▶ _What you are asked to do_: Reproduce the lines of the data word for word, beginning with the line that contains "Of pixel 98" and continuing through the end of the data, including both ends. Omit the pictures from your answer.

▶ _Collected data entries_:
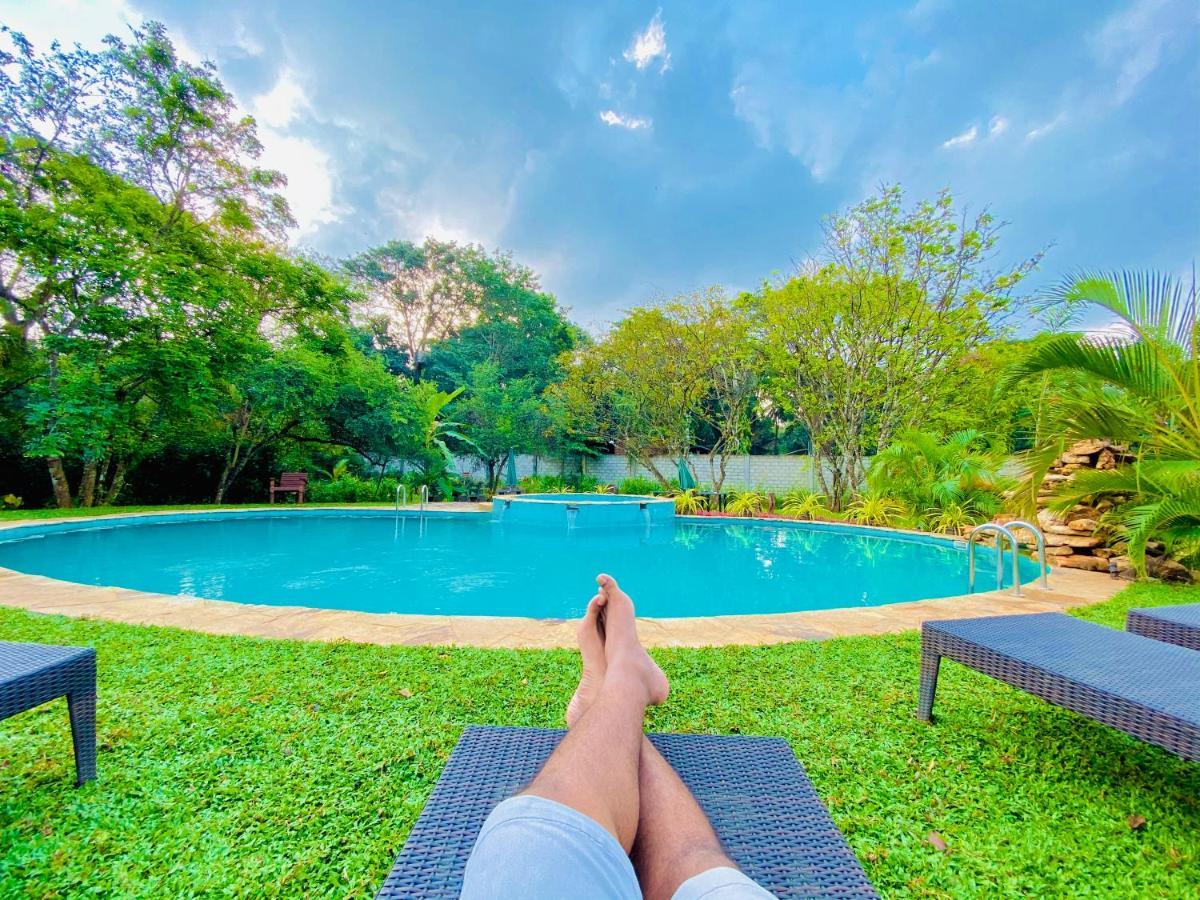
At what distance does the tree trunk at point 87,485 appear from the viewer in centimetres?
1080

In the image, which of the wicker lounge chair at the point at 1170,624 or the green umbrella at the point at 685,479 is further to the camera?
the green umbrella at the point at 685,479

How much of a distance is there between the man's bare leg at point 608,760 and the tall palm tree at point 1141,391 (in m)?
5.46

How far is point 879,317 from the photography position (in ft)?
35.4

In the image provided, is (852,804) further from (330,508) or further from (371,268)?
(371,268)

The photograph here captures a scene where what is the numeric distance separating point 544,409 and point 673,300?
5.17 m

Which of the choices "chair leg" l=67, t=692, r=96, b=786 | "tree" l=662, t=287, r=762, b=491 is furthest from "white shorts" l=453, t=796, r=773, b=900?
"tree" l=662, t=287, r=762, b=491

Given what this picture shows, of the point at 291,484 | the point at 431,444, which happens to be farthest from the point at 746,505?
the point at 291,484

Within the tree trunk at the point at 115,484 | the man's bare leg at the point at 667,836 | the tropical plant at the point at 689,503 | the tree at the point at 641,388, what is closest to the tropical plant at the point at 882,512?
the tropical plant at the point at 689,503

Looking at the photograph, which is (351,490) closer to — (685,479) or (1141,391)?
(685,479)

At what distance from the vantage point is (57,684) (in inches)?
58.8

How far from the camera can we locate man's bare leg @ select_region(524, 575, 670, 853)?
→ 35.7 inches

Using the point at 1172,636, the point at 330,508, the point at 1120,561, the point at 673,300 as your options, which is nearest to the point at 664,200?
the point at 673,300

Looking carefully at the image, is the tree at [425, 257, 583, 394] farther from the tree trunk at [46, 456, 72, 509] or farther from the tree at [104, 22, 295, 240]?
the tree trunk at [46, 456, 72, 509]

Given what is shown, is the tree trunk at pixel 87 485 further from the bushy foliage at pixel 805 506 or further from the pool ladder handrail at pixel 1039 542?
the pool ladder handrail at pixel 1039 542
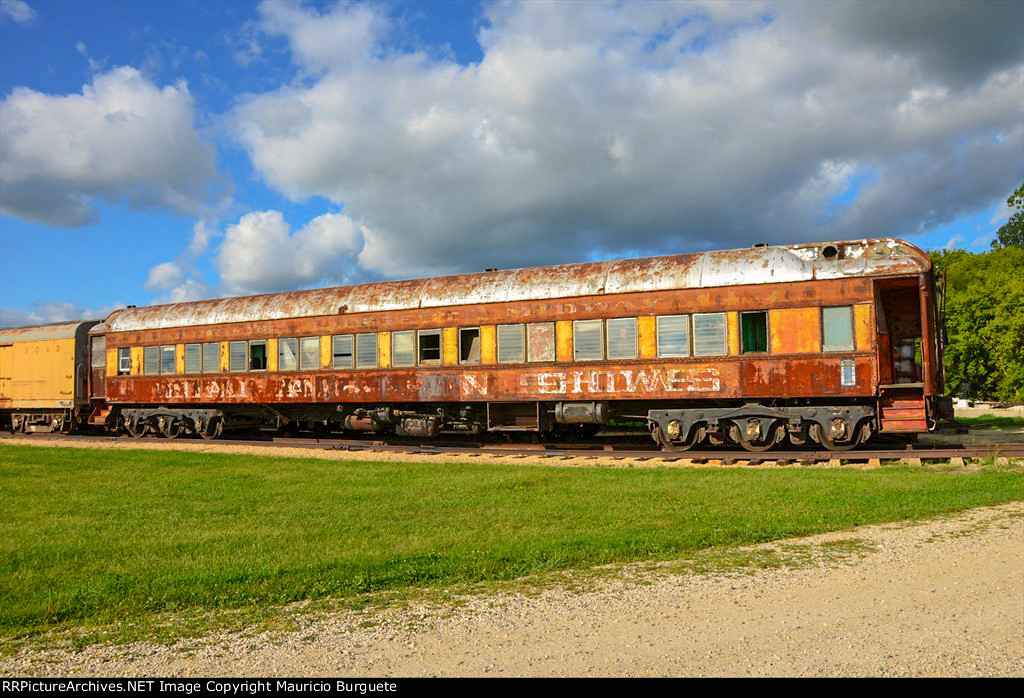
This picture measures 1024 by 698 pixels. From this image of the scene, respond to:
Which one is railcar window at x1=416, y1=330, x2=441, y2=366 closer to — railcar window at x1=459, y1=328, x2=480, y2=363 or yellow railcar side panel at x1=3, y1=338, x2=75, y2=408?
railcar window at x1=459, y1=328, x2=480, y2=363

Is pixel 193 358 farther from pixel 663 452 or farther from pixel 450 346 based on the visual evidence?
pixel 663 452

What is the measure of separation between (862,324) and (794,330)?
1.15 metres

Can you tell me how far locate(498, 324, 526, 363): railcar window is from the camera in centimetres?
1684

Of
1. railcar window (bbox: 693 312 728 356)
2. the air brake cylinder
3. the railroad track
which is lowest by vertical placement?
the railroad track

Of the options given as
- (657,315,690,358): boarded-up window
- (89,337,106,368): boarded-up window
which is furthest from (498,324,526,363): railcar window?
(89,337,106,368): boarded-up window

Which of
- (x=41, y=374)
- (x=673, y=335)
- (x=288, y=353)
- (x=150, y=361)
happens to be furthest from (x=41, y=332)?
(x=673, y=335)

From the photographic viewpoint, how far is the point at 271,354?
20141mm

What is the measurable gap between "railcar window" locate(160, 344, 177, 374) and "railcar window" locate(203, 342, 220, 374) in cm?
135

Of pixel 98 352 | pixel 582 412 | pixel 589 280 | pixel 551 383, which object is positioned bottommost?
pixel 582 412

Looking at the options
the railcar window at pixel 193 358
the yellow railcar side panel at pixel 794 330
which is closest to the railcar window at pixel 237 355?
the railcar window at pixel 193 358

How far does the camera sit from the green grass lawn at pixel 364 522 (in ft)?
20.6

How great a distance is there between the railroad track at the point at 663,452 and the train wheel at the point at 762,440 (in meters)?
0.25
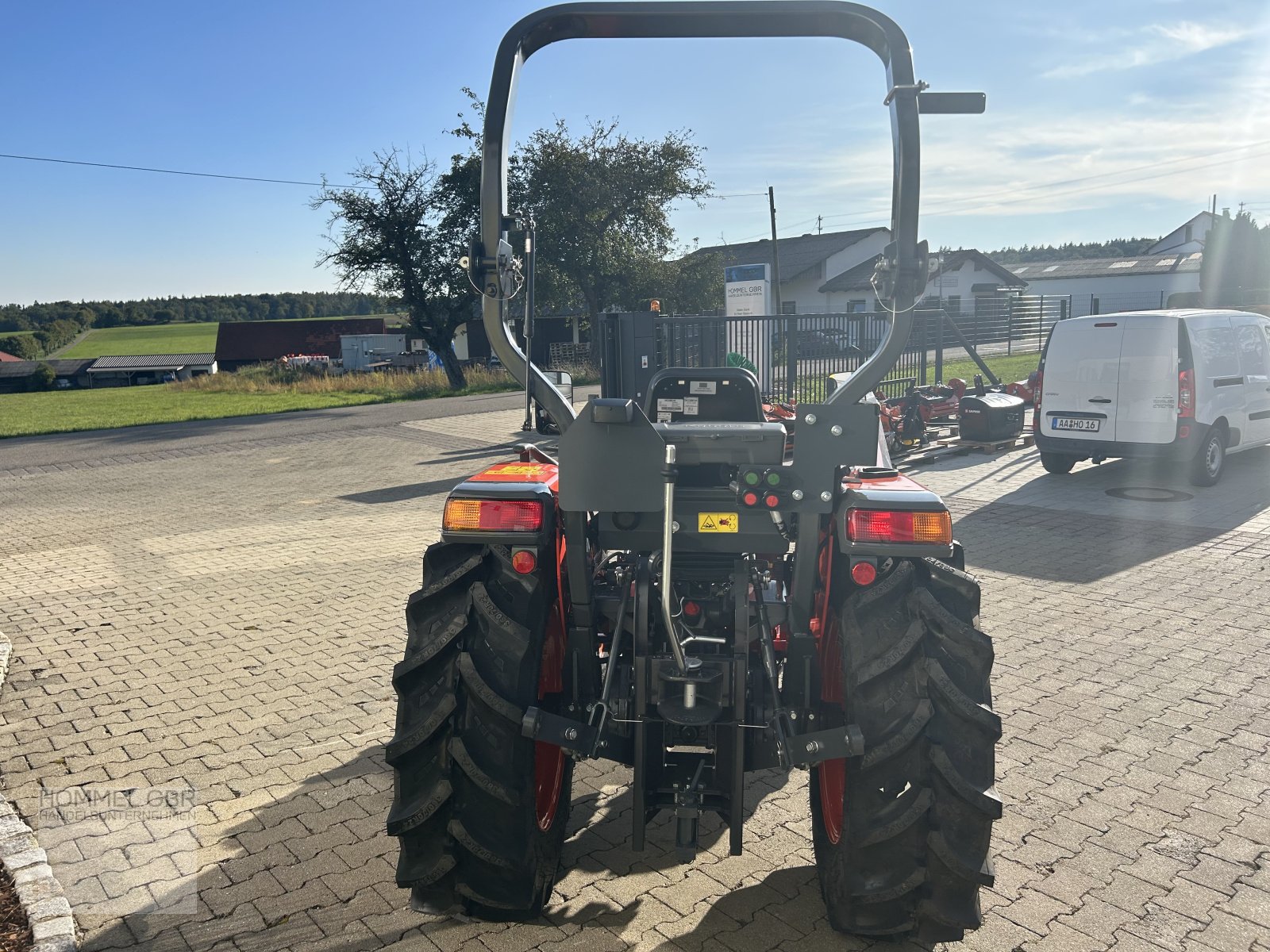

▶ _Exercise output_:
Of pixel 98 352 | pixel 582 412 | pixel 589 280 | pixel 551 383, which object is positioned bottommost?
pixel 582 412

Looking at the options
the railcar window at pixel 193 358
the yellow railcar side panel at pixel 794 330
which is closest to the railcar window at pixel 237 355?
the railcar window at pixel 193 358

How far does the camera sit from the green grass lawn at pixel 364 522 (in ft)?
20.6

How great a distance is there between the railroad track at the point at 663,452 and the train wheel at the point at 762,440 (in meters)?
0.25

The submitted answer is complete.